Axios npm Supply Chain Compromise: Detection & Remediation for Versions 1.14.1 and 0.30.4

On March 31, 2026, the JavaScript ecosystem faced a critical supply chain assault. The Cybersecurity and Infrastructure Security Agency (CISA) released an alert regarding the compromise of the widely used axios Node Package Manager (npm) library. This is not a theoretical risk; active versions of the package were modified to include a malicious dependency that drops a Remote Access Trojan (RAT). Given Axios' prevalence in Node.js and browser environments, this poses an immediate threat to developer workstations, CI/CD pipelines, and production environments relying on these specific versions. Defenders must immediately audit their dependencies to prevent potential persistent access or data exfiltration.

Technical Analysis

Affected Products and Versions:

• Package: axios
• Malicious Versions: 1.14.1 and 0.30.4
• Platform: Node.js (all operating systems), Browser environments
• Injected Dependency: plain-crypto-js@4.2.1

Attack Chain: The threat actors succeeded in publishing compromised versions of the Axios library. When a developer or automated build system installs the malicious versions (axios@1.14.1 or axios@0.30.4), the package manager resolves the dependency tree. The compromised package. within these Axios versions explicitly requests the malicious library plain-crypto-js version 4.2.1.

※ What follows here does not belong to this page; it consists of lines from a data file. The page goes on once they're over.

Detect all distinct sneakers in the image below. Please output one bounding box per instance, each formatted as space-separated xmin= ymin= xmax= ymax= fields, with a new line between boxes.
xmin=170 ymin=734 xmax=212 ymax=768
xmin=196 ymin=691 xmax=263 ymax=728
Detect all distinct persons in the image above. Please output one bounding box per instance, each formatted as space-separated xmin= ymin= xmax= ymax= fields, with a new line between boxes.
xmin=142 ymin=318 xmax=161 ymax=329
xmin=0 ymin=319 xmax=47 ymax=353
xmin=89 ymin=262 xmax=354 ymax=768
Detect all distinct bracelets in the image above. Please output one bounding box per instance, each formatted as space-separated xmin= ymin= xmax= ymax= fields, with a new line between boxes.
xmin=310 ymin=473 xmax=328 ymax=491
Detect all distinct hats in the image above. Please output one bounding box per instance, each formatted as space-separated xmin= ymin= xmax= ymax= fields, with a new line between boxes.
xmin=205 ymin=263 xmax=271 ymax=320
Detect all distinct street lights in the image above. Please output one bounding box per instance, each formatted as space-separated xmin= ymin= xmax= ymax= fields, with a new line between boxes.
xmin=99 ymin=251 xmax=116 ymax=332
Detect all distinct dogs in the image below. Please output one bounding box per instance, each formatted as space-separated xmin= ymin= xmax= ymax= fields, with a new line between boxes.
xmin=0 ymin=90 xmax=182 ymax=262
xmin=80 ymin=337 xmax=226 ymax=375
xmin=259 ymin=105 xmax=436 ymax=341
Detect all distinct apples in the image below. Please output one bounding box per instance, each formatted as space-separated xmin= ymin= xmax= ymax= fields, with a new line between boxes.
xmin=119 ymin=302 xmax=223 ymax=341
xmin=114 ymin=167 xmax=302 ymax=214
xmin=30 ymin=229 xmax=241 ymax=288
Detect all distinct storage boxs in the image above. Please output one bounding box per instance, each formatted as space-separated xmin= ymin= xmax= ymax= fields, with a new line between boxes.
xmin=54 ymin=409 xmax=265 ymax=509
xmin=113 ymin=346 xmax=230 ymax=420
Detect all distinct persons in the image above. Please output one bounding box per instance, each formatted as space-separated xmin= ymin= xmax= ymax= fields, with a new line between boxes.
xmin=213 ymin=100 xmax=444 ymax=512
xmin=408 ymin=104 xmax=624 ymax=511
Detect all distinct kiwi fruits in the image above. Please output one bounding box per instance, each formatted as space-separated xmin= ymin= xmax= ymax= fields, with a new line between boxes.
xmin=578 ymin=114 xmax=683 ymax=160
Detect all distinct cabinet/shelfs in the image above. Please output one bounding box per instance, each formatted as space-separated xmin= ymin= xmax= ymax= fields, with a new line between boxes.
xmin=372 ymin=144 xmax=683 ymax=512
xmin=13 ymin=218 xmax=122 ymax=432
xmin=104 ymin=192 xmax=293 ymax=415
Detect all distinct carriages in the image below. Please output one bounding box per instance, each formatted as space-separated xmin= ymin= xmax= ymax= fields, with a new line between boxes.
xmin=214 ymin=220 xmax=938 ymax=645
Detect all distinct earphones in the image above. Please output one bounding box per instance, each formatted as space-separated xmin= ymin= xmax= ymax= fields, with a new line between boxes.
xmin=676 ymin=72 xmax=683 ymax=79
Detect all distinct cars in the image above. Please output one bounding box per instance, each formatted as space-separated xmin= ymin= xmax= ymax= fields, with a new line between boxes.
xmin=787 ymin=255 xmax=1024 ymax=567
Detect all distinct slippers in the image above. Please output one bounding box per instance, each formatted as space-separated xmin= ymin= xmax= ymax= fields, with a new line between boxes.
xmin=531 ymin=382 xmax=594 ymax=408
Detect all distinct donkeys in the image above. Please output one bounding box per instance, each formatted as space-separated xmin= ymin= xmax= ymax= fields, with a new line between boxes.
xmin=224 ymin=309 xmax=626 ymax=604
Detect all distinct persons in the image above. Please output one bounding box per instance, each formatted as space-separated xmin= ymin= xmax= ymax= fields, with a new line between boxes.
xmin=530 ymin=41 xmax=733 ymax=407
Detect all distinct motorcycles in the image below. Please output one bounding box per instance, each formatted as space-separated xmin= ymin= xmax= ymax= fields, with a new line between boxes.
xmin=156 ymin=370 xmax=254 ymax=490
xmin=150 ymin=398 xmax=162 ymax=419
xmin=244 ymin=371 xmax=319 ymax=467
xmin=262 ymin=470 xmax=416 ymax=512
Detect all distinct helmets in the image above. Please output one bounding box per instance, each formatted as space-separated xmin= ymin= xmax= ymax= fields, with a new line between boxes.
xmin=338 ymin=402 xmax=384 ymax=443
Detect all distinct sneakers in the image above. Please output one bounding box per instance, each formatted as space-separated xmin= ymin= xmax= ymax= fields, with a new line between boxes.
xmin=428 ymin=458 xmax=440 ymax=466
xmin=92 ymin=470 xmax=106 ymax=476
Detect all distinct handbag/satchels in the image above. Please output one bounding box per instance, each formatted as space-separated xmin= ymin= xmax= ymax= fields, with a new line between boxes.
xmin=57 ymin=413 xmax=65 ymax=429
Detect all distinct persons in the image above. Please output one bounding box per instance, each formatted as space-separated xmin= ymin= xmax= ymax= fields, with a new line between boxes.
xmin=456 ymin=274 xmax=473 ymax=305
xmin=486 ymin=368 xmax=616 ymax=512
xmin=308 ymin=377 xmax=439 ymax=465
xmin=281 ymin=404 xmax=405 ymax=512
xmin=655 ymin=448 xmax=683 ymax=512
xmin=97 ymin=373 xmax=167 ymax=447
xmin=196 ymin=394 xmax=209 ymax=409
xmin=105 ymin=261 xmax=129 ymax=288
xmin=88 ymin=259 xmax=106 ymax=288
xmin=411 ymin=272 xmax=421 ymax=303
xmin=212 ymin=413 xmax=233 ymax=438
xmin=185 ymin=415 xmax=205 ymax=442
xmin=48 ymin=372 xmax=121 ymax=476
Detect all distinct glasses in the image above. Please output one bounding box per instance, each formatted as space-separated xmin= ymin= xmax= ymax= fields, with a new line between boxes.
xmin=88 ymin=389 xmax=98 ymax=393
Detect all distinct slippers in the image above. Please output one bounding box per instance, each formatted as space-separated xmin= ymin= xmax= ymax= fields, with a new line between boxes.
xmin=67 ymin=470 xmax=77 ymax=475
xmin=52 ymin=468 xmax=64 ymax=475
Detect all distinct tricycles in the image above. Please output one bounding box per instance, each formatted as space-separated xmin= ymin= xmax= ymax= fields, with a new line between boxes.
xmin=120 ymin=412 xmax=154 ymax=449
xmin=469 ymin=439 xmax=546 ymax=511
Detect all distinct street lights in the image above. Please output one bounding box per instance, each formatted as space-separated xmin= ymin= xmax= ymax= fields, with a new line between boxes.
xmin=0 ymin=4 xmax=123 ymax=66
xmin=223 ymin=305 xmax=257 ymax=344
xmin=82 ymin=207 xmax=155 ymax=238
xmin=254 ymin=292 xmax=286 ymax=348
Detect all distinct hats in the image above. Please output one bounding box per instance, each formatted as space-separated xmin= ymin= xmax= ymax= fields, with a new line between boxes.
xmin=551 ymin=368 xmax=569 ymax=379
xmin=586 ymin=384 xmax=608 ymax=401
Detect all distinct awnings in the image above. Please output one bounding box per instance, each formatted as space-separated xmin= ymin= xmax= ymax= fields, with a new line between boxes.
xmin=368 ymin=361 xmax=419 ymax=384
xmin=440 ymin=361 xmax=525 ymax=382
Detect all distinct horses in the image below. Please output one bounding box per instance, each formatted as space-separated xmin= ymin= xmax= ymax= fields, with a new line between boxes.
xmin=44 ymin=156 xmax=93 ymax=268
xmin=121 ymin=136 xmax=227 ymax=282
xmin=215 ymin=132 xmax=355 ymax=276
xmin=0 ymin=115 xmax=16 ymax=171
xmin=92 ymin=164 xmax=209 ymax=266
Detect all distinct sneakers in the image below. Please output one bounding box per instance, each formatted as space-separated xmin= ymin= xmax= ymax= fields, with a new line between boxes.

1. Installation: User executes npm install axios@1.14.1 (or 0.30.4).
2. Dependency Injection: NPM downloads plain-crypto-js@4.2.1 into node_modules.
3. Execution: Upon execution, plain-crypto-js reaches out to threat actor-controlled infrastructure.
4. Payload Delivery: It downloads multi-stage malicious code,最终 installing a Remote Access Trojan (RAT) on the host.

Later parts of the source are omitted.